Keeping it Real on our YES vs. NO.
Two of the earliest words we'll learn. So simple. Fundamental. Clear.
Why is it that as we get older, knowing our YESes from our NOs gets so complex?
Oh the confused psychology at play!
Happily we've done a spot of unravelling of this mess and going for gold with a more positive and empowered mental attitude to the whole gambit. But first...
The unpopular truth and cause of all the Yes-mess is this: folks think YES makes you popular.
And ok yes this sounds like we're all majorly needy. But NO does feel like a rebuff, right? In the wrong context it can feel harsh. inflexible. not massively KIND.
Until you face the fact that while you took the 'populist' route and said YES, what you wanted to say was NO all along.
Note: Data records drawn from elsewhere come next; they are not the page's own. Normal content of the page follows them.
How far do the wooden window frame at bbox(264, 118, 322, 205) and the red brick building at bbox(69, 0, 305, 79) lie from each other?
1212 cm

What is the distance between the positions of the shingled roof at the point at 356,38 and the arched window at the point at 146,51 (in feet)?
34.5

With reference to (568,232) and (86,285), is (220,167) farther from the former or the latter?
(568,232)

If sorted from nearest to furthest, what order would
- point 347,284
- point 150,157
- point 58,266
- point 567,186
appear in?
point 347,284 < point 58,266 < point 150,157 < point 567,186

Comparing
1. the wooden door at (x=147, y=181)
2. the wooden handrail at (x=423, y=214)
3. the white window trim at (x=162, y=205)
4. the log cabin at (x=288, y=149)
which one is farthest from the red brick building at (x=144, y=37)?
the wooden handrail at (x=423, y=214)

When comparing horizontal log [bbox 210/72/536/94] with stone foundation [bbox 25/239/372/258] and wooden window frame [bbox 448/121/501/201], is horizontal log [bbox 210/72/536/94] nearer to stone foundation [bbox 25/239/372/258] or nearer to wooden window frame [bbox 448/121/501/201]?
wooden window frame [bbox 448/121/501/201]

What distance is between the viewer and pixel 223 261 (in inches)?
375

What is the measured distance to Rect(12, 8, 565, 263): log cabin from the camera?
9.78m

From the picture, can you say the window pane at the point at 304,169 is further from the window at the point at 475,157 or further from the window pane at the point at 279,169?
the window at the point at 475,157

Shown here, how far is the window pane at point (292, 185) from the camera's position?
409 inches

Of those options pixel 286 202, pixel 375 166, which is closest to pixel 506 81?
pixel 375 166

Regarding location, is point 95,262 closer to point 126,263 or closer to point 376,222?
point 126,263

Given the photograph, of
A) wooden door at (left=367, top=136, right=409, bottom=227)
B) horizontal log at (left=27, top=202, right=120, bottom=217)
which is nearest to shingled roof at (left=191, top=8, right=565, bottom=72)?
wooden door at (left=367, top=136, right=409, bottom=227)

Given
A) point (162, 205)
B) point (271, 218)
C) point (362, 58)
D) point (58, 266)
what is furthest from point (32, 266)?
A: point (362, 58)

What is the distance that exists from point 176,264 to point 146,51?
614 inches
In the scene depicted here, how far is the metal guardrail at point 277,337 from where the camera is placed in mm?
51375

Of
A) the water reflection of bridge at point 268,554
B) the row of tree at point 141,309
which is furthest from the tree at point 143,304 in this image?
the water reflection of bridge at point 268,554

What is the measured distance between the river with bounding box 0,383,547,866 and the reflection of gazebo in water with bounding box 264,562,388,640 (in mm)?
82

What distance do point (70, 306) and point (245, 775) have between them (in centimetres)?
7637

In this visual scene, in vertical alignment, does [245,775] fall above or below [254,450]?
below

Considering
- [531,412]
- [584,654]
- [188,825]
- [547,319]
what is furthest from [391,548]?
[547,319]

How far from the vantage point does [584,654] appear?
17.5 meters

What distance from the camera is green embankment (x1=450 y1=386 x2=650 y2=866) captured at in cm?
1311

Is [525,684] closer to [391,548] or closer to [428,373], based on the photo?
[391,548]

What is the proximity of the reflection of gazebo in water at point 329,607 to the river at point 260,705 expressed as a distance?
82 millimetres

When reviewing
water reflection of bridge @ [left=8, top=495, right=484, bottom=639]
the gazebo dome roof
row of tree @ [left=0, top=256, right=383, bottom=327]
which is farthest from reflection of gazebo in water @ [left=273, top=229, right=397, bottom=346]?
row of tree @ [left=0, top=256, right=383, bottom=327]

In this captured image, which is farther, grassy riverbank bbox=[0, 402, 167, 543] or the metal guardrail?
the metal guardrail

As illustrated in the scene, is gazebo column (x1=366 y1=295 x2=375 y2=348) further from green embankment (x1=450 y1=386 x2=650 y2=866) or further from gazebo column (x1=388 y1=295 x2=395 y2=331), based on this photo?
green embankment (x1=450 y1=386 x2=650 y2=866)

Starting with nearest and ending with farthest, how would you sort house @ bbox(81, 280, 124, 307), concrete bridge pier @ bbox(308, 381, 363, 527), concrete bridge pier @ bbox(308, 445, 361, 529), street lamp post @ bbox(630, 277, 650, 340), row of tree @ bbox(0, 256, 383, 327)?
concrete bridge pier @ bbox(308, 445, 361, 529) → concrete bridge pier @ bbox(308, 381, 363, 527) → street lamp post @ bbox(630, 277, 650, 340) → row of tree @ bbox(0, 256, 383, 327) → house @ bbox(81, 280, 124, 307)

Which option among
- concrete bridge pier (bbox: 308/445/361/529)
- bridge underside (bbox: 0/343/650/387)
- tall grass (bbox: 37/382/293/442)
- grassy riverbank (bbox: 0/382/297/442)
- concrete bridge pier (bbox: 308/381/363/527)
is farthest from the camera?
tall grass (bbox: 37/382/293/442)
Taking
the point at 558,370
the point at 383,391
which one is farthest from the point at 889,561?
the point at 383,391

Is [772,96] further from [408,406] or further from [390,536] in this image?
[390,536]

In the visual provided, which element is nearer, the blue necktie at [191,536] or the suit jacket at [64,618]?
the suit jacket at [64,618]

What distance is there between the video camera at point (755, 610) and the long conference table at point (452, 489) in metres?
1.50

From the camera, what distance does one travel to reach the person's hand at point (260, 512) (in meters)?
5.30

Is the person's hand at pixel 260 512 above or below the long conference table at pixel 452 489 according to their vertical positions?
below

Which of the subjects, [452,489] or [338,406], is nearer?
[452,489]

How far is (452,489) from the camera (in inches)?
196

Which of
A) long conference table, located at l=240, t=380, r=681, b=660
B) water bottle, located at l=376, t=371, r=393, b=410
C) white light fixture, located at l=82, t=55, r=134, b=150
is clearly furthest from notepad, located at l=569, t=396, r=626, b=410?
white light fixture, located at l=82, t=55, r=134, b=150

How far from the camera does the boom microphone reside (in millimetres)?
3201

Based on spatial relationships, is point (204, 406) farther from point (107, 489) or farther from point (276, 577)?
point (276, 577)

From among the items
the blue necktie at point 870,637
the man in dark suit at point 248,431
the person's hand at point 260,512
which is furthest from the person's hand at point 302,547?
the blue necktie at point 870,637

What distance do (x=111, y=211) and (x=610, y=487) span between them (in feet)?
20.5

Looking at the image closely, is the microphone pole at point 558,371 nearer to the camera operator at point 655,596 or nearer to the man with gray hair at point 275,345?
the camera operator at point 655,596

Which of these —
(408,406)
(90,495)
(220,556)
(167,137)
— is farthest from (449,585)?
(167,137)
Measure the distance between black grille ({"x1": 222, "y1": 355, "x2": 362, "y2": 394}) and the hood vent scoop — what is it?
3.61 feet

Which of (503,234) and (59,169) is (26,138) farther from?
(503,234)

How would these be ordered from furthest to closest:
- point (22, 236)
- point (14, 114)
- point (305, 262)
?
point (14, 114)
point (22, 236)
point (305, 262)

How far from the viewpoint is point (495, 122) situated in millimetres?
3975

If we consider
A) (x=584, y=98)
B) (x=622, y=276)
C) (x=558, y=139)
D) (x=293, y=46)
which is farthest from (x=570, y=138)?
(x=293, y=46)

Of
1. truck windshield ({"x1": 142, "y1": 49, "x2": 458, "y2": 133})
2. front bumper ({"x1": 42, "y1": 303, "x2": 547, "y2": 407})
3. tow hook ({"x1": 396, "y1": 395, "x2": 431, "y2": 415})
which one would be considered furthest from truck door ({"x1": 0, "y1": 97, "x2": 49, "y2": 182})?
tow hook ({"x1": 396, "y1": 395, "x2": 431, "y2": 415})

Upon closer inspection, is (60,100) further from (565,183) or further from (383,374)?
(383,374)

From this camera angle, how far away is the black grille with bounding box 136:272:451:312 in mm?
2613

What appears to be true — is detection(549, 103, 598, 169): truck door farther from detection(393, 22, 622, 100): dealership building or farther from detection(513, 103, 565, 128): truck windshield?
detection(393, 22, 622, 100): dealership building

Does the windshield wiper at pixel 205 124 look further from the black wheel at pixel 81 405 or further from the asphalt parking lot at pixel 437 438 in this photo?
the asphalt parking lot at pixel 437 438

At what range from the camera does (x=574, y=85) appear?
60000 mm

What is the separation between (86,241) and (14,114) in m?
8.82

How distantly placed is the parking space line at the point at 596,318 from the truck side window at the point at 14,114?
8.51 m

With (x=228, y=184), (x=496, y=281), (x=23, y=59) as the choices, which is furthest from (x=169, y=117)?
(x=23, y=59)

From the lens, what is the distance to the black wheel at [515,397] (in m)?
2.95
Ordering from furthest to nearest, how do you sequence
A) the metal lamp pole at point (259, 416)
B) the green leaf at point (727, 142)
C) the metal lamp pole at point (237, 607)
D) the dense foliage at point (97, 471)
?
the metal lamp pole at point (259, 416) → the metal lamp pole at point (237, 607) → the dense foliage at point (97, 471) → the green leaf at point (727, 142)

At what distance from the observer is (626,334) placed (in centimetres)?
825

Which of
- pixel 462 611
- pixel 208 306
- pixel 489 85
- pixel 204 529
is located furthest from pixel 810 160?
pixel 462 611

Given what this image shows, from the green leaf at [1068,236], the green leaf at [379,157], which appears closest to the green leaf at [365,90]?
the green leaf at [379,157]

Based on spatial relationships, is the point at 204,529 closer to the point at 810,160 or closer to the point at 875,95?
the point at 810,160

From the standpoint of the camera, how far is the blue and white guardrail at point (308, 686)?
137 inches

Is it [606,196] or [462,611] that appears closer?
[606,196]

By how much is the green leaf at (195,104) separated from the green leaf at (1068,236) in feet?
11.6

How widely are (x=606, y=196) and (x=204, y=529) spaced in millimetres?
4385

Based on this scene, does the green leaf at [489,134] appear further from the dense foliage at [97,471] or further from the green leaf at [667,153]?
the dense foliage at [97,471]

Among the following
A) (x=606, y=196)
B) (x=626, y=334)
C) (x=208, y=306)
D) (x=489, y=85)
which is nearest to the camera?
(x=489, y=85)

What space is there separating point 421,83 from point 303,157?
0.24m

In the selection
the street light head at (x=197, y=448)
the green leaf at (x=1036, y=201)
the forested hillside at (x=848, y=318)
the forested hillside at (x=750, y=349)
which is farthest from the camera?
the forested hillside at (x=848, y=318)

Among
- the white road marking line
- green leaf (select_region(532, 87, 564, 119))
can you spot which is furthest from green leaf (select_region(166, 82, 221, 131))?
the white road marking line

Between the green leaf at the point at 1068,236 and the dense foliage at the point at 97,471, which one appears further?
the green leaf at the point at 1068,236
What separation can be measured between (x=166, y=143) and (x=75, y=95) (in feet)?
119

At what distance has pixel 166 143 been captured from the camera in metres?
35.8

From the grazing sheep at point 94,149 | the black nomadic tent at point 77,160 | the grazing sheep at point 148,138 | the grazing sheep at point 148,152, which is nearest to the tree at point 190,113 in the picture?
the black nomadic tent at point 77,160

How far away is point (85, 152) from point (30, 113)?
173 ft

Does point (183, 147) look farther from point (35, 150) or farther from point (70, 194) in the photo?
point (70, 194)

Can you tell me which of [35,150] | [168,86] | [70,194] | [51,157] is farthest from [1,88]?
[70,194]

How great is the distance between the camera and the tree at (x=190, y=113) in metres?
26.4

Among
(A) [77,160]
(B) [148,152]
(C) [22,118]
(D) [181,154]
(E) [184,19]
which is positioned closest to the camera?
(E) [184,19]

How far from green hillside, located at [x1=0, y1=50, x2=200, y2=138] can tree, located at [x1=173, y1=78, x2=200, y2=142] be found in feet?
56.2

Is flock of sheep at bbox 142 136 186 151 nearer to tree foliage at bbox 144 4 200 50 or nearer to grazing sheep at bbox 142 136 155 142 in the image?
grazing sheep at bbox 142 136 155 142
Gah. The bind.
It'll come as zero surprise to you that in the spirit of Keeping it REAL + keeping it KIND always (mantra) we argue that NO is in fact, a power statement.
No is a complete sentence. And it does not need to be negative OR unkind.
It does require one thing though - and that is TACT.
NO spoken in kindness, allows for everyone to know where they stand - which is positive, empowering, and very healthy.
So how to swing a KIND NO? We're here to tell you how.
Thank us when you're free from the burnout/ toxic friendships/ and resentment later!
3 Top Tips to Y/N like a pro
1. VALUES + PURPOSE HELP DRAW THE LINE
When you find yourself in a Y/N situation it can often be because:
a) your values are being compromised
b) you're being asked to take something on for someone else
Both situations can feel difficult navigating because NO can feel hard to say (and it can feel heard to hear - so prepare yourself for push back too).
As a life rule if you're clear about the values you live by then it'll be easier to know when a request being made of you is not aligned.
This is the first type of no and it's really important to your sense of self worth to stick to it.
Stay true to you. Always be yourself. Feeling forced in to behaving out of character is uncool and no-one should expect that of you.
Working on your self-care and esteem behind the scenes will help this. See our separate article on this.
But in the moment, both a) + b) situations require simple boundary setting.
Something that will earn you respect in your relationships PLUS boost your own self respect. The longest relationship you'll have with anyone is you, so that counts. A lot.
Segue way to...
2. OWN YOUR NO. BOLDLY. POSITIVELY. AND KINDLY.
It's all in the delivery.
Standing by your choices. But everything can be done graciously.
Kindness is such a powerful force. Hold the faith that you can be strong + still be Kind.
Here's a table of how you can be positive about your No and frame your language unapologetically. A useful guide in all areas of your life where a sorry REALly isn't necessary (keeping your sorrys aside for when they really need to count).
For boundary setting it's no different to the above.
Instead of focussing on the negative "I'm sorry I can't do that for you", try (in an upbeat, friendly but firm voice) "I'd love to help. I can do X Y Z for you".
Feel good about your No and the receiver will feel good knowing where they stand with you. And pleased you didn't make promises you didn't later keep.
As Brene Brown writes: Being clear is kind.
(tween language warning on this one) 👍
Lastly our fave..
3. Find your JOMO
Joy Of Missing Out. Antonym: Fear Of Missing Out
Meaning the practice of knowing what brings you Joy
Sticking to those people and things
And becoming more 'ok' with saying no where you can to what doesn't.
Because No in this light is just a YES to the life you want to live. And we say YES to that EVERY TIME.
And there you have it! Gets easier with practice we promise.
Tweens you have the power to define the world you walk into as young adults. Go own that beauties.